Sometimes I spend up to 75 percent of a month traveling between different Techstars programs and locations. I'd say that the norm is 50 percent--which still means that I'm only home in my bed around half of the time.
This means that I've given a lot of thought and experimentation to making travel as painless--or even comfortable--as possible. After all, if I don't arrive rested and ready to do business, then there's no point in traveling at all.
At this point, I can travel with only a backpack for a week-long trip. It takes careful planning to be able to do this and still have everything I'll need. Here's my rubric:
Pack clothes only for the number of days that you are away, no more. Sometimes, I pack only half that number and hand wash them halfway through my trip.
Only bring one pair of shoes. Invest in a pair that are both versatile and comfortable. You won't regret it.
Know what can be worn more than once.
Leave toiletries at home. They have the basics at hotels and even Airbnbs. I've rarely found a hotel doesn't have a toothbrush and toothpaste, but I carry a prepasted toothbrush with me just in case.
Have one universal plug that you can use anywhere. If you need another, the hotel almost always has one you can borrow.
Make an electronics go bag of the minimal cords and things that you need for the road, and keep them stored there so you don't need to chase them down while packing.
Use your phone to keep notes so that you don't need to carry a notebook.
Be brutal about what belongs where in your backpack and keep it clear of clutter.
I carry an iPad with a keyboard and leave the computer at home. I use it to store movies and books, in addition to getting my work done on the road.
Up in the Air
Loyalty matters: If at all possible, pick an airline and fly it whenever you can.

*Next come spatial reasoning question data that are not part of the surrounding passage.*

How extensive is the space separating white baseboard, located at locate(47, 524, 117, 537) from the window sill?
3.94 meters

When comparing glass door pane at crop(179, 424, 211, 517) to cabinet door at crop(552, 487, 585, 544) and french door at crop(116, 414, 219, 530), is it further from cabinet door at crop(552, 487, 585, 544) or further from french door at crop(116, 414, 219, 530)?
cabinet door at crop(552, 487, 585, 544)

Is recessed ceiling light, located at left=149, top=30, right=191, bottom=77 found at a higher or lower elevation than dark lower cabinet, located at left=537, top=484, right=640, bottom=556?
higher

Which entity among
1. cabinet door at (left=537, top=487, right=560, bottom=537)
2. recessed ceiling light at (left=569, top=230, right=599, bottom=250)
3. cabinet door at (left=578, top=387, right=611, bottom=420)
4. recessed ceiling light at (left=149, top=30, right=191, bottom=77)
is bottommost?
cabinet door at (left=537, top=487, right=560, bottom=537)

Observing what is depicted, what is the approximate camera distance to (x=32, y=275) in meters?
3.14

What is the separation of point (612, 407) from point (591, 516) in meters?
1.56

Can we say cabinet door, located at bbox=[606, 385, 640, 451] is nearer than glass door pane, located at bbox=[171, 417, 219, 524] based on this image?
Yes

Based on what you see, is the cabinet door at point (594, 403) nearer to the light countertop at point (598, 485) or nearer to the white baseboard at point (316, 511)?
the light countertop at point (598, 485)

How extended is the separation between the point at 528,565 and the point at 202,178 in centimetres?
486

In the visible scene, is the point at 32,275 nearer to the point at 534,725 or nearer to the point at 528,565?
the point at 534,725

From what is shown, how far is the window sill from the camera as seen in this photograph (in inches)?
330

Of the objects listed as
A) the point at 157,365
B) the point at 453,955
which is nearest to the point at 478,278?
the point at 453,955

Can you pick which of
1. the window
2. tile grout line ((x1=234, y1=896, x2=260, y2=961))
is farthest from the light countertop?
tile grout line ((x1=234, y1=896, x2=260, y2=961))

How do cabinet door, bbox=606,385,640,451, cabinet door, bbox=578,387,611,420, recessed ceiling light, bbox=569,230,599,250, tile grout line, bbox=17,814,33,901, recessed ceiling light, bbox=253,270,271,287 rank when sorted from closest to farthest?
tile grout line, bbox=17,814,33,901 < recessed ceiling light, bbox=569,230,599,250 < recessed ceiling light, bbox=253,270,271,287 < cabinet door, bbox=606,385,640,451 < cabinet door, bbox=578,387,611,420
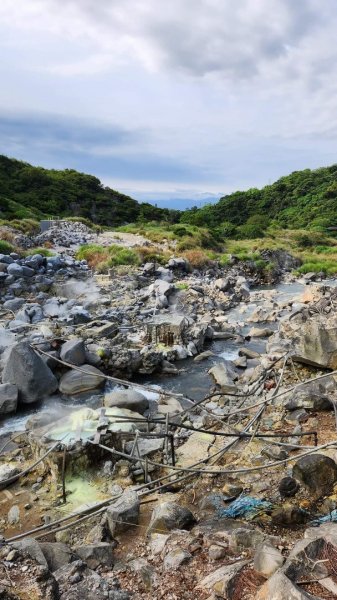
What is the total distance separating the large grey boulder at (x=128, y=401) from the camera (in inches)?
261

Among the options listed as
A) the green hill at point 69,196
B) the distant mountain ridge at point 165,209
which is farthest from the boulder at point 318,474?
the green hill at point 69,196

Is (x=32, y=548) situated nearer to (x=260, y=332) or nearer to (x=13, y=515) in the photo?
(x=13, y=515)

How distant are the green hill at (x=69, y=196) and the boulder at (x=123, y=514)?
3438 cm

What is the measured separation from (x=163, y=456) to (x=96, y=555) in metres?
2.21

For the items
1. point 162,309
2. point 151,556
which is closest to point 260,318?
point 162,309

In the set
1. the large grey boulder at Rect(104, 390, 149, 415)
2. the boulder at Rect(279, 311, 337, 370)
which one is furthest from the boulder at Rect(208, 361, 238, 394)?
the large grey boulder at Rect(104, 390, 149, 415)

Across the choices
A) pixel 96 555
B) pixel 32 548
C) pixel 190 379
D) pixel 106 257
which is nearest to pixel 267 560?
pixel 96 555

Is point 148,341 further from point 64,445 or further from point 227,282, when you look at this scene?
point 227,282

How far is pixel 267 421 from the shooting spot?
233 inches

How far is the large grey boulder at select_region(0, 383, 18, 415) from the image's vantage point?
6.82 meters

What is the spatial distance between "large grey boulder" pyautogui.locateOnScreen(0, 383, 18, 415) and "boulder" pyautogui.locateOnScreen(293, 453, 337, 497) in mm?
4878

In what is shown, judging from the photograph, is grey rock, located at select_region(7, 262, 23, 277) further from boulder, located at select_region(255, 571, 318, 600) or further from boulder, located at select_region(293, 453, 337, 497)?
Result: boulder, located at select_region(255, 571, 318, 600)

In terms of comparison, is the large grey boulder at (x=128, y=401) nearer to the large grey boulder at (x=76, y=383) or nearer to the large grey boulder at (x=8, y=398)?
the large grey boulder at (x=76, y=383)

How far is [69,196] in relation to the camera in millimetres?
41938
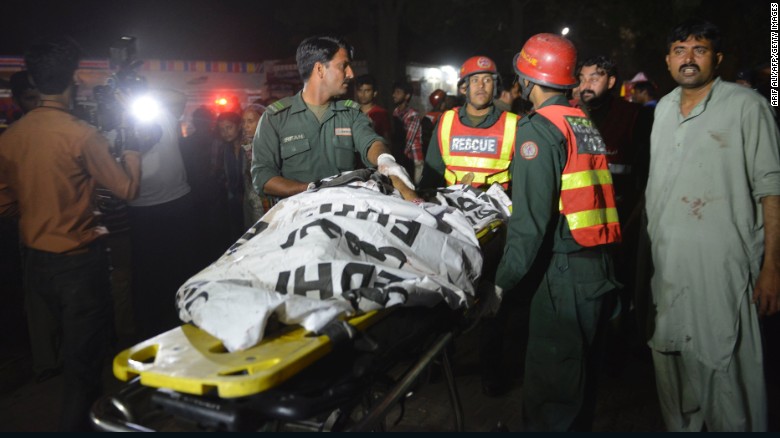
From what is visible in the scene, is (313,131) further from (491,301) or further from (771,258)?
(771,258)

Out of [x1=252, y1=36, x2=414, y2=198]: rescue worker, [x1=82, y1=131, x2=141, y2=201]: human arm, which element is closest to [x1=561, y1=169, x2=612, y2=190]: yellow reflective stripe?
[x1=252, y1=36, x2=414, y2=198]: rescue worker

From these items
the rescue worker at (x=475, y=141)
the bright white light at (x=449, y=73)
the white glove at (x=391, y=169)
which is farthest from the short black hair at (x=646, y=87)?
the bright white light at (x=449, y=73)

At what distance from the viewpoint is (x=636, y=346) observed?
169 inches

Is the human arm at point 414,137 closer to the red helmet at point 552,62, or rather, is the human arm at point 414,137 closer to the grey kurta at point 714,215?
the red helmet at point 552,62

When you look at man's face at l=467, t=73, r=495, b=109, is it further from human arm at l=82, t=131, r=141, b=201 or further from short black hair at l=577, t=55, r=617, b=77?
human arm at l=82, t=131, r=141, b=201

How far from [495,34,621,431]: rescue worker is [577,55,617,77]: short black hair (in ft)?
5.36

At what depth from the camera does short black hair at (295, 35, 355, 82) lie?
3264mm

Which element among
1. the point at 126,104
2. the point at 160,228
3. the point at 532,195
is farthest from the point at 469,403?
the point at 160,228

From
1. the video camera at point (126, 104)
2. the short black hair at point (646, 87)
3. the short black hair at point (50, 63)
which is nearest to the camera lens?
the short black hair at point (50, 63)

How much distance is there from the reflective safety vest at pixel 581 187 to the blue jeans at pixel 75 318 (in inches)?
89.5

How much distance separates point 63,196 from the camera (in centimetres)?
272

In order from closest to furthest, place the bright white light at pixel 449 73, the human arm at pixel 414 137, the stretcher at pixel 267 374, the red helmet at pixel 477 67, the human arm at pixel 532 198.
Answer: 1. the stretcher at pixel 267 374
2. the human arm at pixel 532 198
3. the red helmet at pixel 477 67
4. the human arm at pixel 414 137
5. the bright white light at pixel 449 73

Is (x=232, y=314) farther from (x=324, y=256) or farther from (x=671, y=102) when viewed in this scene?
(x=671, y=102)

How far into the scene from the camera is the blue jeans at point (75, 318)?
2.71m
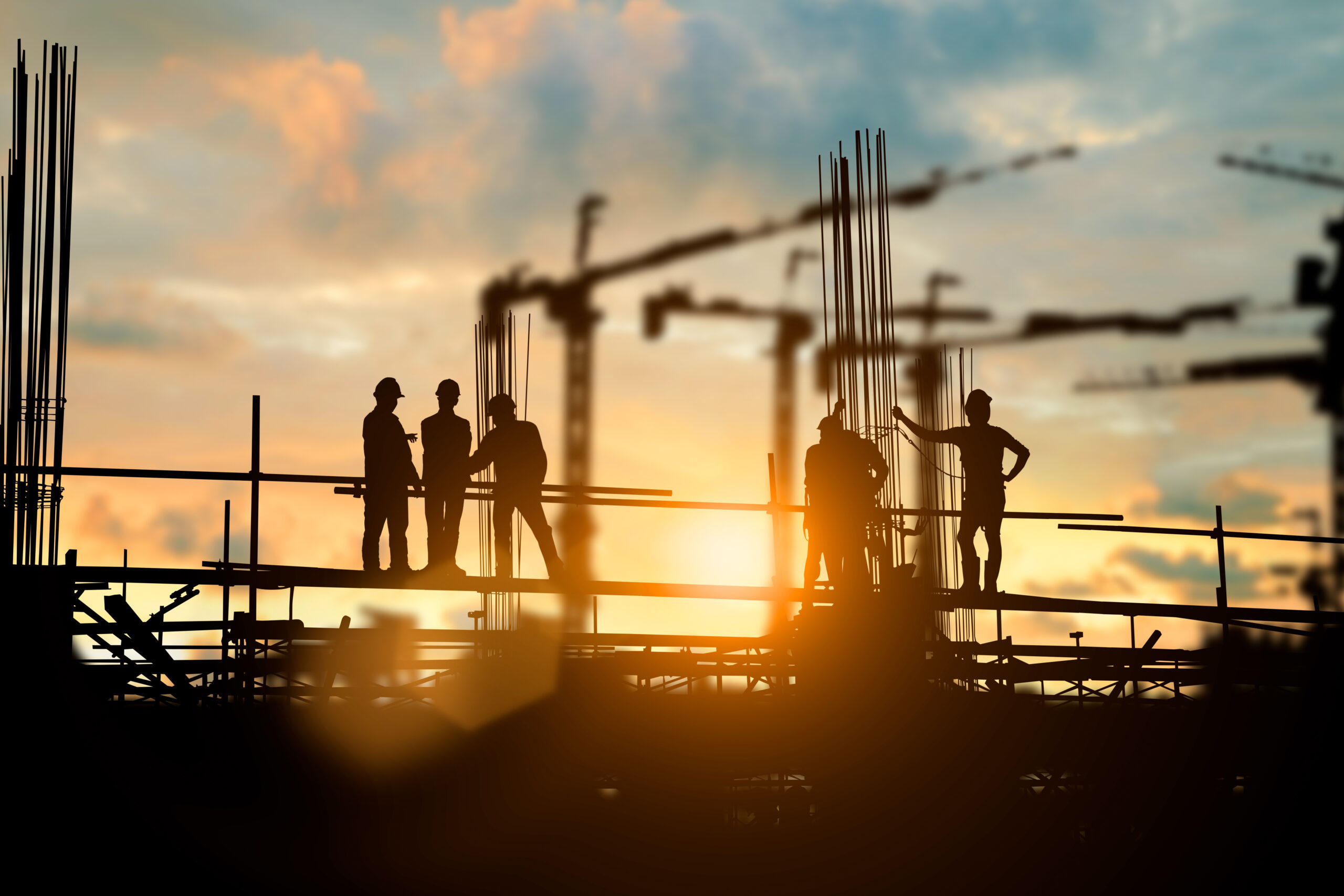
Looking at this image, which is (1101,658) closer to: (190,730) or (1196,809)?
(1196,809)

The more miles you earn, the more benefits you unlock. If you get into the upper tiers of an airline loyalty program, you can often win seats in business class or lounge perks. These are all worth it when you travel a lot.
Little known fact: Some airlines have annual Wi-Fi packages; if you fly one airline a lot, these are often cost effective and save time and hassle.

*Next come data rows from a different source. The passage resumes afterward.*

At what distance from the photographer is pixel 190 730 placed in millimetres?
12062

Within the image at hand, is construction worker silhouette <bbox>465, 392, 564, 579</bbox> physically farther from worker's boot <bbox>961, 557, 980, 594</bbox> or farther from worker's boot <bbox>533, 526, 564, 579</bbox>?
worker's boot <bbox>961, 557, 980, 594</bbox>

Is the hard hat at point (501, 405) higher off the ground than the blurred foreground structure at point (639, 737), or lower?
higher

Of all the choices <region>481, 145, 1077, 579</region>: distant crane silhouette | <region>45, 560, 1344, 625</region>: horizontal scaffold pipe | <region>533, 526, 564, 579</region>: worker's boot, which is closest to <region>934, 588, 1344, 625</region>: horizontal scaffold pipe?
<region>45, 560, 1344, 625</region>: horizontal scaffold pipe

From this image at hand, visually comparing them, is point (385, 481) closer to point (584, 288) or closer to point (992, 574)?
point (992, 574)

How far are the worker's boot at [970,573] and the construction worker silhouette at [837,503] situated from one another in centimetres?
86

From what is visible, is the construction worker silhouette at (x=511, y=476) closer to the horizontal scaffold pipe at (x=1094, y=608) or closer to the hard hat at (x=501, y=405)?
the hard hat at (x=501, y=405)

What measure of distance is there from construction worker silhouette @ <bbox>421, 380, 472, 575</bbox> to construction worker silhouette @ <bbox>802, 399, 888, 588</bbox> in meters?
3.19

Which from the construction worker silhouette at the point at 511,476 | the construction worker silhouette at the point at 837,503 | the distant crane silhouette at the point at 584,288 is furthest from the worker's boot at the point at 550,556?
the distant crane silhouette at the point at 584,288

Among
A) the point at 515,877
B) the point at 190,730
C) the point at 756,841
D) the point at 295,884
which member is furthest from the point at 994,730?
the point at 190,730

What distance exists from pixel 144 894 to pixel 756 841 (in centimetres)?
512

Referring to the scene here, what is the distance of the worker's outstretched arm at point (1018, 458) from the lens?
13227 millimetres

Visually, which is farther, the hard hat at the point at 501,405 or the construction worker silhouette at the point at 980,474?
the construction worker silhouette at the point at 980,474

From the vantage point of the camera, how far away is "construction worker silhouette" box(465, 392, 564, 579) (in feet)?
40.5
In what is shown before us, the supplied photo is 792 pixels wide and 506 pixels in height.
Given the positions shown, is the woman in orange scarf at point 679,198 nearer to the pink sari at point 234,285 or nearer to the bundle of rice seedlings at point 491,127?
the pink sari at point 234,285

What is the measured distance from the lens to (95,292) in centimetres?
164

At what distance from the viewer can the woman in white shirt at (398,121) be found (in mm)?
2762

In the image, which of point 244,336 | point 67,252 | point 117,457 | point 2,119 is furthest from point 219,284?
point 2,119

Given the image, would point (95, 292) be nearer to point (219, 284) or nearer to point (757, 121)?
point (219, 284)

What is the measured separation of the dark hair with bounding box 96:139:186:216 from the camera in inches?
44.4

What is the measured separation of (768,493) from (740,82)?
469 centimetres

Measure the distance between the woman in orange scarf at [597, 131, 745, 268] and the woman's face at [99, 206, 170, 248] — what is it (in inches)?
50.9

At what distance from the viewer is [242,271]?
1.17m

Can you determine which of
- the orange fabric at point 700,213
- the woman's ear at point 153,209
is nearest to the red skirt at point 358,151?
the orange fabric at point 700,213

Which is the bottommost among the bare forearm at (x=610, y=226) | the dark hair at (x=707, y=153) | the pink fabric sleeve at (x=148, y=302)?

Loyalty matters with your payment method as well. The points you earn on your credit card can get you lounge access, better rooms in hotels, or meaningful other points that translate to dollars.
Coping With Jet Lag
I often fly into a city late at night or early in the morning, and I'm not always on my rested-person game. Here's what I do to prepare for what will inevitably be a long day:
- Know what will help you sleep on the plane so that you are rested when you arrive. Alcohol isn't necessarily the answer. Melatonin can be a nice, gentle sleep inducer (a few Good Day Chocolate Sleep supplements do wonders). An eye mask--as silly as it may look--is a big help.
- A quick shower is a great way to refresh. If I arrive early in the morning, the hotel will almost certainly not have a room for me until the afternoon. If you have access to a lounge at arrivals, take a shower at the airport.
- Don't do the daytime nap. Muscle through it and go to bed at a normal bedtime, even if it means 20 hours of being awake. You'll adjust that much faster.
- 4 a.m. is the witching hour with jet lag. Accept it. Play a game on your phone or read a book--but know if you jump into doing your work at 4 a.m., you'll be awake for the rest of the night.
Now get out there and build a global business!